Cosa produrre:
Riassumi in due frasi il brano sul mercato del sabato.

Estratto selezionato:
+ + + + + + +
Sabato mattina, come di consueto, sono andata al mercato assieme dalla mia cagnolona Morgana. Adoro girare tra le bancarelle e parlare con i commercianti (quelli che hanno scelto i loro prodotti, li hanno assaggiati e ne conoscono storia e origine, s'intende). Si impara moltissimo, provare per credere.


E come ogni sabato ci siamo dirette verso il chiosco di ortofrutta di Valbona. Avvicinandomi vengo inesorabilmente attratta dai cestini di fragole che troneggiavano - bellissime - in mezzo a broccoli, cavolfiori, cime da rapa e bietole.

- Valbona, le fragole al 10 di marzo? -

- Sono italiane, vengono dalla Calabria! - e vedendo la mia faccia poco convinta - Eh si! Sono di serra! -

Per poi iniziare ad elencarmi la geografia della raccolta delle fragole lungo lo Stivale e le tecniche di coltivazione utilizzate regione per regione.

La tentazione l'ho avuta, sia chiaro. Fatto sta che mi sono ritrovata a casa con la mia scorta di cavoli, cicoria e arance. Per le fragole, visto che siamo a Bologna, aspetterò fine aprile. Quando arriveranno quelle di Cesena.
+ + + + + + +
Voci fornite:
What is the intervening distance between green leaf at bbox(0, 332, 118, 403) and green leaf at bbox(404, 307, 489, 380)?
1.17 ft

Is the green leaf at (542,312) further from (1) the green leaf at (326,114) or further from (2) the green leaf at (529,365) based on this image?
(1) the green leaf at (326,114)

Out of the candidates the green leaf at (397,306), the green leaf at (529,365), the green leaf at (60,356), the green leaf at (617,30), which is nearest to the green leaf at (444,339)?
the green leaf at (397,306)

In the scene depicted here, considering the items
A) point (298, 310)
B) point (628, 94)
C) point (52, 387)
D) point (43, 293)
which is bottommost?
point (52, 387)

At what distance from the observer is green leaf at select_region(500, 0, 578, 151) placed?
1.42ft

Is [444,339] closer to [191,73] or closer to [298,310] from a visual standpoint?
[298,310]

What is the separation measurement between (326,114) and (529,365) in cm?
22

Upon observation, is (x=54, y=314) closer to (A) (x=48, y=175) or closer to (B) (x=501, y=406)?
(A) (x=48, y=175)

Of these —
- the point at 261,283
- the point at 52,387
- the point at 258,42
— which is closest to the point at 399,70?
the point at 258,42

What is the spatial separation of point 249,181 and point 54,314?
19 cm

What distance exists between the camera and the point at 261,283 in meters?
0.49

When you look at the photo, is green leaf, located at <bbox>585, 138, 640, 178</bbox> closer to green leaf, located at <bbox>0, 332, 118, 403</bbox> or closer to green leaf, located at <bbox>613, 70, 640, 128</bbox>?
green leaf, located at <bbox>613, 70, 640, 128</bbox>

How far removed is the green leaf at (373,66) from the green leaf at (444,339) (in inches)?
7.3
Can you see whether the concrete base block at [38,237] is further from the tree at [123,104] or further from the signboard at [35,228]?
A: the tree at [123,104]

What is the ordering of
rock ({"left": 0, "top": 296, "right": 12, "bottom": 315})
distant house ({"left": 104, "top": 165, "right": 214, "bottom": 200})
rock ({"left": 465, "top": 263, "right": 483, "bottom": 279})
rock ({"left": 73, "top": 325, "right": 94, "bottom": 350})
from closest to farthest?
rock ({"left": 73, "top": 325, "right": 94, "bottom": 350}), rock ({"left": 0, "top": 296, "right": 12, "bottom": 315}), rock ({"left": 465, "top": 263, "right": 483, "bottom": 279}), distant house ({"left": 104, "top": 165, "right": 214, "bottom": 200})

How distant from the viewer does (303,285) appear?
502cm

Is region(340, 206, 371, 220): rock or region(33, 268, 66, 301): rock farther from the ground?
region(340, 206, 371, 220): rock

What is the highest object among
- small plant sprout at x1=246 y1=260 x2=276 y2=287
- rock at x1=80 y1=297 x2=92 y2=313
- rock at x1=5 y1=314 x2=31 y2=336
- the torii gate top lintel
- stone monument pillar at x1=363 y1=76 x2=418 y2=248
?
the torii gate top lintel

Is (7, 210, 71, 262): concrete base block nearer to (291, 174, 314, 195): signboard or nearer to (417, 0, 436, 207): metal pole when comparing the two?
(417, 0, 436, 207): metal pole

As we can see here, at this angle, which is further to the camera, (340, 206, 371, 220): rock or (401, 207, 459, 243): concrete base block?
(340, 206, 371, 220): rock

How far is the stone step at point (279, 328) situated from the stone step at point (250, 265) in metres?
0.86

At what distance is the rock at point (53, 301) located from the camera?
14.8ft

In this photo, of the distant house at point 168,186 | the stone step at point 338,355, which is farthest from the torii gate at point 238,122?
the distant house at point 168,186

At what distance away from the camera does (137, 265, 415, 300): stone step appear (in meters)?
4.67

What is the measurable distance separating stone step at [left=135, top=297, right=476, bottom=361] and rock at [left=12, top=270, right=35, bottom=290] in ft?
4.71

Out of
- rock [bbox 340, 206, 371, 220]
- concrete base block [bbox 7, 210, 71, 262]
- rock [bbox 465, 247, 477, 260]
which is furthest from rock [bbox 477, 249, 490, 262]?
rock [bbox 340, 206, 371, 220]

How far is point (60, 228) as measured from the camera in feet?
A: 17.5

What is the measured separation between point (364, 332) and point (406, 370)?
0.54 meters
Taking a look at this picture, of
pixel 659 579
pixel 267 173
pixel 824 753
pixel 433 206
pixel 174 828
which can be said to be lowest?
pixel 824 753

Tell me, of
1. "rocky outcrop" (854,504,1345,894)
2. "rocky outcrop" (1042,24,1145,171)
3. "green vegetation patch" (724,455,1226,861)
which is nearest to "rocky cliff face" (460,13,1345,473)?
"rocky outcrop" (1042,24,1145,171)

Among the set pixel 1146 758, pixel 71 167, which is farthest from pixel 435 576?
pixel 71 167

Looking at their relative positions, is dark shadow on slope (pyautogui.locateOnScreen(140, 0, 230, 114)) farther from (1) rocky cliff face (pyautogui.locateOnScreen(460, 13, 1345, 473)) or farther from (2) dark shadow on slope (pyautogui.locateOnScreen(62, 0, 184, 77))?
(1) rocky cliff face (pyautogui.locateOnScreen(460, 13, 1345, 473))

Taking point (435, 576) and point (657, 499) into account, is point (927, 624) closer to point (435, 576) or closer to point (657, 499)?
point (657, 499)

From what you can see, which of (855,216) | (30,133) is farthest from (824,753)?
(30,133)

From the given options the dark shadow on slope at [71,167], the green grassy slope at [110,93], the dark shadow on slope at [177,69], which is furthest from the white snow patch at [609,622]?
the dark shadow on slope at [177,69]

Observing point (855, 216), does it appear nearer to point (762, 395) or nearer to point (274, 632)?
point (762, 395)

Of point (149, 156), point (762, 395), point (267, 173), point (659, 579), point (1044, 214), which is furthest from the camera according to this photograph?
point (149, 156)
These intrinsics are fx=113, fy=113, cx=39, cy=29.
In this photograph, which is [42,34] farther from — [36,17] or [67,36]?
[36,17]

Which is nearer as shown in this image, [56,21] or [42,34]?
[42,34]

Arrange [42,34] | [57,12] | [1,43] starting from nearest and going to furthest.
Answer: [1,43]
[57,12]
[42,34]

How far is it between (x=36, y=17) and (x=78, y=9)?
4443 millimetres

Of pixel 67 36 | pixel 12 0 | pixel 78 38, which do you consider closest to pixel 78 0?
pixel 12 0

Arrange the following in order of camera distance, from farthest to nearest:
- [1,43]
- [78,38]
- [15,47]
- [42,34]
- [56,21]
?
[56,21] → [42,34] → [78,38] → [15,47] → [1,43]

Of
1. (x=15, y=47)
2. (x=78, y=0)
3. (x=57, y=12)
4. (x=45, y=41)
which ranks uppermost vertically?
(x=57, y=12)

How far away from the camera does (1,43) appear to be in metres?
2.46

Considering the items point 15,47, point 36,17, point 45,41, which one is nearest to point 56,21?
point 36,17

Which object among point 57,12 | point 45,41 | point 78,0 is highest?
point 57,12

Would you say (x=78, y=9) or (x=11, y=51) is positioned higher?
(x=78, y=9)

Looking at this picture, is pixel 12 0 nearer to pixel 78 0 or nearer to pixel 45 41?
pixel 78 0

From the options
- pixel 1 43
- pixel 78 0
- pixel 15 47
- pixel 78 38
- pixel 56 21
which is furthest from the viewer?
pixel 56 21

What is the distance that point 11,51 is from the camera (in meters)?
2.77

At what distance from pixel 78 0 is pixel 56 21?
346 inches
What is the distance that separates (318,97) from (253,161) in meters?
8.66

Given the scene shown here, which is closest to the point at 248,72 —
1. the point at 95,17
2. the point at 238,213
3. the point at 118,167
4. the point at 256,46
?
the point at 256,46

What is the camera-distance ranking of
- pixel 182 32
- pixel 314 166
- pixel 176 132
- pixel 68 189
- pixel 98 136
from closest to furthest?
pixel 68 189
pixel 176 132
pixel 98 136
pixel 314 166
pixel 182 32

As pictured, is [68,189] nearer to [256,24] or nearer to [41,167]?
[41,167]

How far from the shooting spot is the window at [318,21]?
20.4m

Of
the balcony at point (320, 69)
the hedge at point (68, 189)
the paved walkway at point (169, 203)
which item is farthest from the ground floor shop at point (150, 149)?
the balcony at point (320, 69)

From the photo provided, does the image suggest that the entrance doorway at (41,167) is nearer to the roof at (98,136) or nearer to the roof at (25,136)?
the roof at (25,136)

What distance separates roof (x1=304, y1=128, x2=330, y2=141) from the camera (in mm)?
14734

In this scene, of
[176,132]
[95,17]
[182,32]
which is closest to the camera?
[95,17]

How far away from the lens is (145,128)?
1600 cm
+ + + + + + +
Risultato:
Un sabato mattina di marzo chi scrive va al mercato con la cagnolona Morgana e, al chiosco di ortofrutta di Valbona, nota dei cestini di fragole che Valbona dice italiane, di serra e provenienti dalla Calabria. Pur tentata, torna a casa con cavoli, cicoria e arance e decide di aspettare fine aprile, quando a Bologna arriveranno le fragole di Cesena.